A moment on service. It is terrific: professional, friendly and quick, even when the place is packed. Be sure to ask about the pictures on the walls. I think they’re relatives of my roommate from college. Or not.

This gorgeous, modern 150-seat restaurant is located in the space vacated by Sean Yontz’s most recent failure, Chama, directly across from the skating rink. Now if we can only get a really good Mexican restaurant as well as a replacement for Johnny Rockets next to the wonderful movie theater in Belmar.

Now, on to Phoenix and Tarbell’s.

G and I spent the Christmas holiday in Phoenix, Scottsdale and Tucson. She’s ready to move there, at least during the winter months. The weather was perfect. G spent an entire week dining, shopping and relaxing, the latter at the wondrous spa at the Westin Kierland resort. What more can a woman ask for? And I got to pay for the dining, pay for the shopping and pay for the wondrous spa at the Westin Kierland. What else can a man be expected to do?

After four years of hearing about this restaurant, we finally got to dine at Tarbell’s. Oh my, what a maavelous restaurant. Chef Tarbell has won so many awards for this restaurant, he needs to double the size of it to get all the plaques on the wall. The list includes Best Chef award, Iron Chef of America 2007, Best Restaurant award from Food & Wine Magazine and many more.

While I knew the food would be phenomenal cuz I’ve eaten perhaps 50 times or so at The Oven, I still didn’t expect to find the ambiance and the luxurious décor and the friendly and efficient service at this Phoenix show-stopper. It’s beautiful, with large windows and an uncrowded arrangement of comfortable tables and chairs. The room seats about 100. But it’s the food that’s gonna getcha. Just like all Mark’s ventures, the food is the best available. The produce is always fresh and locally grown organic.

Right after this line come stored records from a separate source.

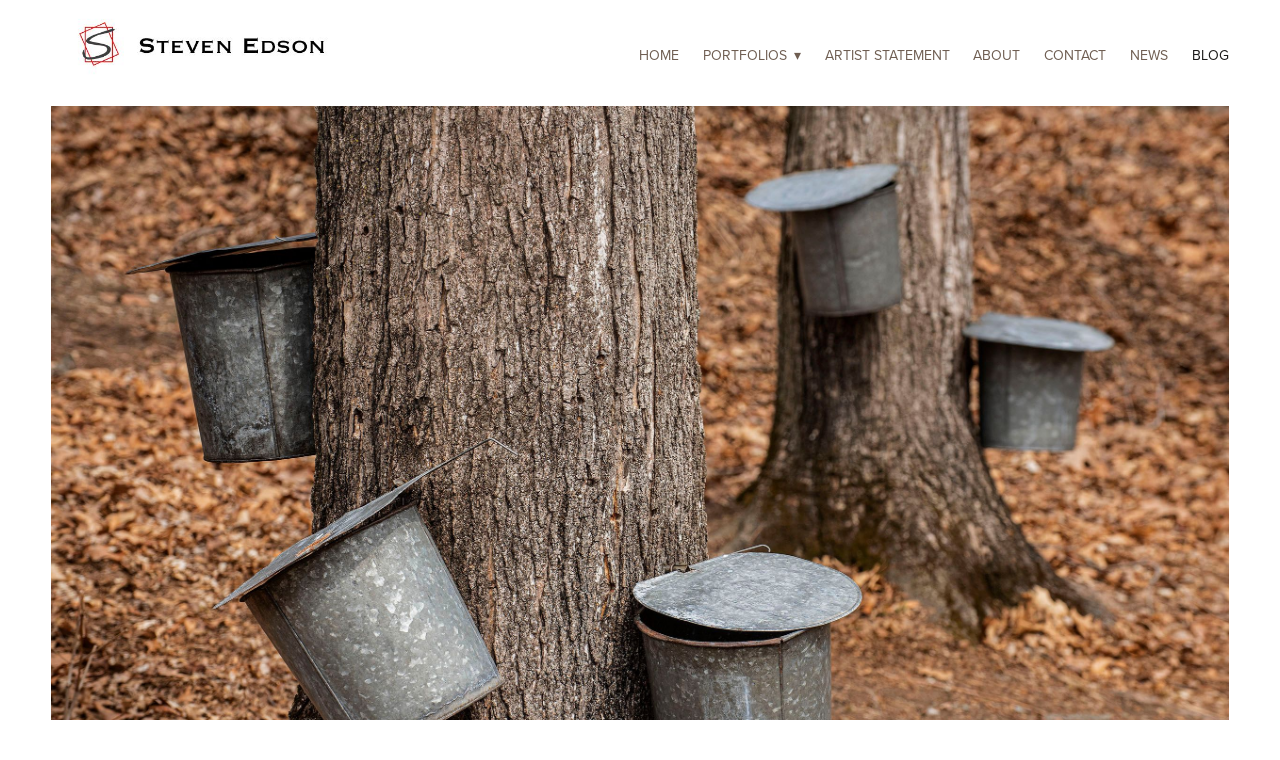

--- FILE ---
content_type: text/plain
request_url: https://www.google-analytics.com/j/collect?v=1&_v=j102&a=38668491&t=pageview&_s=1&dl=https%3A%2F%2Fstevenedson.net%2Fblog%2Fmaple-syrup-season-2015&ul=en-us%40posix&dt=Maple%20Syrup%20Season%20-%20Steven%20Edson%20Documentary%20%2F%20Fine%20Art%20Photography&sr=1280x720&vp=1280x720&_u=IEBAAAABAAAAACAAI~&jid=1600608894&gjid=1524622095&cid=257669702.1769056550&tid=UA-40201688-1&_gid=1752783451.1769056550&_r=1&_slc=1&z=108607300
body_size: -451
content:
2,cG-LCSMZX0XRR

The winter menu is composed of 10 “first plates,” or munchies, including several soups, a tuna tartare, classic steamed mussels, calamari, duck confit with white bean cassoulet and locally made garlic sausage, and several wondrous salads. G started her dinner with the fab Caesar salad ($9). I started with a super-good seafood chowder.

There are four house-made pasta dinners similar to the ones available at mark & isabella, but we weren’t here for pasta.

To give you an idea of the menu, here are several of the entrees. There’s a grilled ahi tuna with carrot-cilantro salad, spicy beet (ugh) sauce, parsnip and soy ($26). The “ugh” was for beets in general. If you’re into veggies, there’s something called “The Earth’s Best” organic veggie plate ($22), which I didn’t consider at all. A double-cut pork chop with roasted garlic grits and brown-sugar-braised red cabbage ($31) sounded like what G would go for.

Instead, she ordered a super-thick, waiter-recommended pepper steak (a fine New York strip) with potatoes au gratin ($35), which turned out to be twice as big as she could manage. It was cooked a perfect medium, as ordered. I delited in the “Mr. Fish of the Moment,” which that nite was a highly recommended striped bass. Certainly one of the best pieces of fish I’ve ever had. Not to be confused with the very good but more oily, sea bass. This fish was unbelievably flavorful and tender and large enuf to satisfy me on the hungriest of nites.

The rest of the dozen or so entrees included Scotch beef (wonder if it’s Scotch cuz they put some hooch in it, or cuz it was mailed to the restaurant from Scotland), pan-roasted organic chicken, grilled Scottish salmon, meataball pizza, sweet sopresatta (Italian dry-cured salami) and several other dishes.

Dessert. Why go out to eat, ’ceptin cuz good restaurants have good desserts and we can’t make them at home. Tarbell’s offers nine house-made desserts, including cheesecake, profiteroles with vanilla-bean gelato, Southern bread pudding and others too sensuous-sounding to write about. I saved just a wee bit of room (after a modest rest period) for a 2-die-4 “beloved chocolate mousse,” featuring Guittard chocolate. LOL….Talk about coincidences, as I sit here typing away, I’m wearing my cap from Guittard Chocolate. But I’m not going to eat the cap. Sure wish I had some more of that mousse.